======== 本文抜粋 ========

いびきがある人全員がSASというわけではありません。ただし、大きないびきや息が止まるような症状がある場合は、SASの可能性があります。家族に睡眠中の様子を観察してもらうと、早期発見につながります。
SASの簡易無呼吸検査とは?
簡易無呼吸検査は、自宅で簡単にできる検査です。小さな機械を使って、寝ている間の呼吸や酸素の状態を2晩調べます。保険適応される検査です。お気軽にご相談ください。
SASの治療法
SASの治療には、主に以下の方法があります。
CPAP療法(シーパップ):専用のマスクを使って気道を広げ、呼吸をサポートします。
生活習慣の改善:体重管理やアルコールを控えることが効果的です。
外科的治療:場合によっては手術で治療することもあります。 医師と相談し、自分に合った治療法を選びましょう。

======== 一覧データ ========

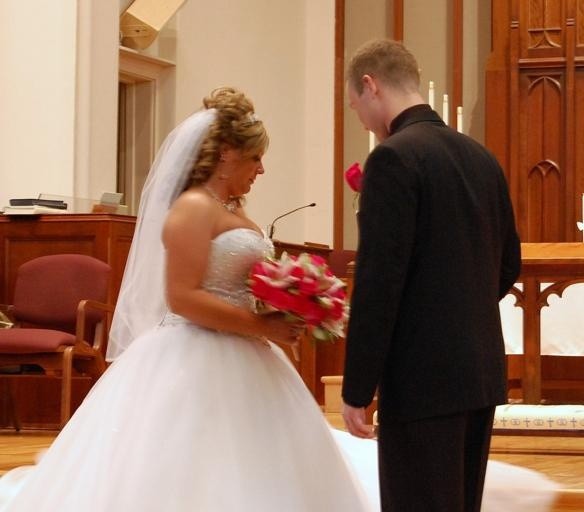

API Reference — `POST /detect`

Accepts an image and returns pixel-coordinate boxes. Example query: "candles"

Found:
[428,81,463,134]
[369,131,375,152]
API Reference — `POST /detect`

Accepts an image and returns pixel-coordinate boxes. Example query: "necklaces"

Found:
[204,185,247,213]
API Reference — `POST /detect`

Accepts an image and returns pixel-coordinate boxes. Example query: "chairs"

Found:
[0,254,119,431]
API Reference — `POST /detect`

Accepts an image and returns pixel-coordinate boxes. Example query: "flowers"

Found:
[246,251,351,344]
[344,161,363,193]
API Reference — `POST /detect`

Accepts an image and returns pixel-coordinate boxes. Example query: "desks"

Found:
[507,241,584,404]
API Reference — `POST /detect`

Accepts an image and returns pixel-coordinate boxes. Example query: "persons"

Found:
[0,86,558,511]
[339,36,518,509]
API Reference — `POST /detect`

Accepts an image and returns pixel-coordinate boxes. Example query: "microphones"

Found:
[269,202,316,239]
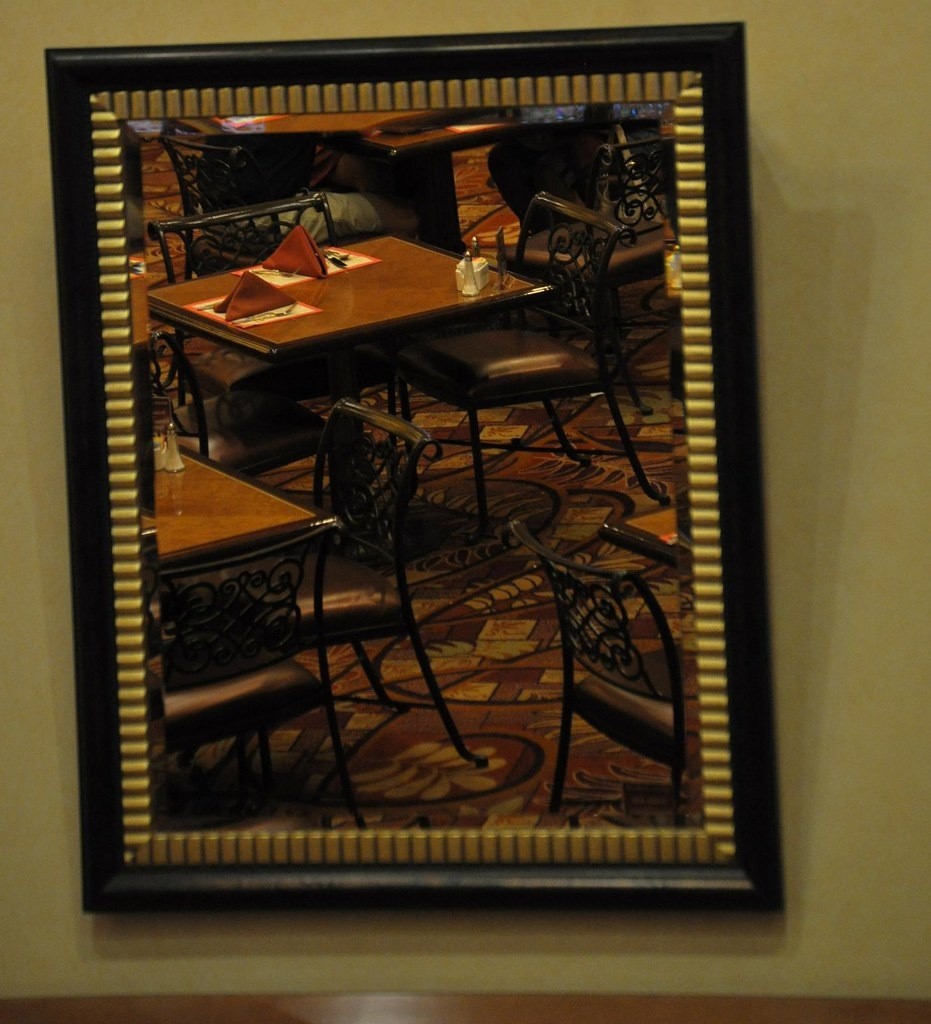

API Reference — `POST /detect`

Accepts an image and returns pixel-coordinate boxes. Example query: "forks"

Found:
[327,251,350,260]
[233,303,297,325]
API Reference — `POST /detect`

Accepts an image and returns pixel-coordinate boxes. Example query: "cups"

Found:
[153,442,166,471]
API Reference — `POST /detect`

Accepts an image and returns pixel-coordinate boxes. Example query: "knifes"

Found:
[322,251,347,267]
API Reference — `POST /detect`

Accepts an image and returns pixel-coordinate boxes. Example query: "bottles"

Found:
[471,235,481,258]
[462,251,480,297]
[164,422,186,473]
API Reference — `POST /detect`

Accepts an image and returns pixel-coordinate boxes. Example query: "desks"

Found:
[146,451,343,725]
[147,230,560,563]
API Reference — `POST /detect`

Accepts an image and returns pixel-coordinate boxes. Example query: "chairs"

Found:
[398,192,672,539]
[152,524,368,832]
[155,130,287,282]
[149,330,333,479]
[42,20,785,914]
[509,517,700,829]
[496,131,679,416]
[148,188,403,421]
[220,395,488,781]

========
======== 一覧データ ========

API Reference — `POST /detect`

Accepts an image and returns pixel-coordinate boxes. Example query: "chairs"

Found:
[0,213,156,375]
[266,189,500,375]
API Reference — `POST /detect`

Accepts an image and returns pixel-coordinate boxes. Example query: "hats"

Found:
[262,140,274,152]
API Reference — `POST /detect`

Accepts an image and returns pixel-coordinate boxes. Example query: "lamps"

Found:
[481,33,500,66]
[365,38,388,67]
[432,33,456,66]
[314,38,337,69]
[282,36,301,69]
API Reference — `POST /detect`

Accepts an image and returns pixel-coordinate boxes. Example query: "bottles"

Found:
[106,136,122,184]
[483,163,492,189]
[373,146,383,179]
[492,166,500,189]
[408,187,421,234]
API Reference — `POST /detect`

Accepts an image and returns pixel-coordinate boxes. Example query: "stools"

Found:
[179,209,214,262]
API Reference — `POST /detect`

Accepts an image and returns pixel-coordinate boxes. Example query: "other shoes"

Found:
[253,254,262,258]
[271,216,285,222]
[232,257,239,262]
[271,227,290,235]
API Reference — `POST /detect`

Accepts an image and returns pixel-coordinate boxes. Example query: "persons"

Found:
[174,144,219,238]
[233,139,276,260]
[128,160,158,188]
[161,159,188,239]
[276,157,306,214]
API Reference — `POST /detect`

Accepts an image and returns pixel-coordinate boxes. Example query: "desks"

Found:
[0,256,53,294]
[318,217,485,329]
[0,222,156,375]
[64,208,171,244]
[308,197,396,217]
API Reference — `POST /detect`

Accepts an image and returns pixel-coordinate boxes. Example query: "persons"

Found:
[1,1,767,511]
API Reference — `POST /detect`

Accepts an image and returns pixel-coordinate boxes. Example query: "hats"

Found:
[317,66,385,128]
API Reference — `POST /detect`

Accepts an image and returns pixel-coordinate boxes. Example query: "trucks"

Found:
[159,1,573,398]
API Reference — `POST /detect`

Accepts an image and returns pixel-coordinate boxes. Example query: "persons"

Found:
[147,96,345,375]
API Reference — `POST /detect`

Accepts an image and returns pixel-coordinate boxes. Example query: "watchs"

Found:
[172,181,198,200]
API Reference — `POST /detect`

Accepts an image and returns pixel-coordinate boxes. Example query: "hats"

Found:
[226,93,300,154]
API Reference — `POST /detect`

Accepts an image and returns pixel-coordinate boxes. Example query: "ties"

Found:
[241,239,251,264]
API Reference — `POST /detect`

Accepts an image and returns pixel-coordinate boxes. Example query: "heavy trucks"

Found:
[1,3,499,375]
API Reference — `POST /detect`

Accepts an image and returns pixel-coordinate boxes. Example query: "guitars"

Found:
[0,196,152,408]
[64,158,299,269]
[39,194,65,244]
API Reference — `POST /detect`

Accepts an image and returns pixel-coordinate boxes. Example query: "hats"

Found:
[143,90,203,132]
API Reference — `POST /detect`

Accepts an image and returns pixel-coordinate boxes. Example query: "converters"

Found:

========

** 取り組む内容 **
[1] 次の(a)〜(c)がSASについての本文と合っているかを判定せよ。それぞれ「はい」か「いいえ」で答え、決め手となる本文の言葉をそのまま引用すること。
(a) 簡易無呼吸検査は病院に泊まって受ける検査である。
(b) 簡易無呼吸検査では寝ている間の状態を2晩調べる。
(c) いびきがある人はすべてSASである。
[2] SASについての本文を2文で要約せよ。
[3] SASについての本文から、「いびきがある人全員がSASと」から「SASの治療には、主に以下の方法があります。」までを一字も変えずに抜き出せ。
本文に書かれている内容だけを根拠にすること。

** 解答 **
[1]
(a) いいえ:「簡易無呼吸検査は、自宅で簡単にできる検査です。」
(b) はい:「寝ている間の呼吸や酸素の状態を2晩調べます。」
(c) いいえ:「いびきがある人全員がSASというわけではありません。」

[2] いびきがあっても全員がSASとは限らないが、大きないびきや息が止まるような症状があればSASの可能性があり、自宅で2晩調べる保険適応の簡易無呼吸検査を受けられる。治療法には主にCPAP療法、生活習慣の改善、外科的治療があり、医師と相談して自分に合った方法を選ぶよう勧めている。

[3]
いびきがある人全員がSASというわけではありません。ただし、大きないびきや息が止まるような症状がある場合は、SASの可能性があります。家族に睡眠中の様子を観察してもらうと、早期発見につながります。
SASの簡易無呼吸検査とは?
簡易無呼吸検査は、自宅で簡単にできる検査です。小さな機械を使って、寝ている間の呼吸や酸素の状態を2晩調べます。保険適応される検査です。お気軽にご相談ください。
SASの治療法
SASの治療には、主に以下の方法があります。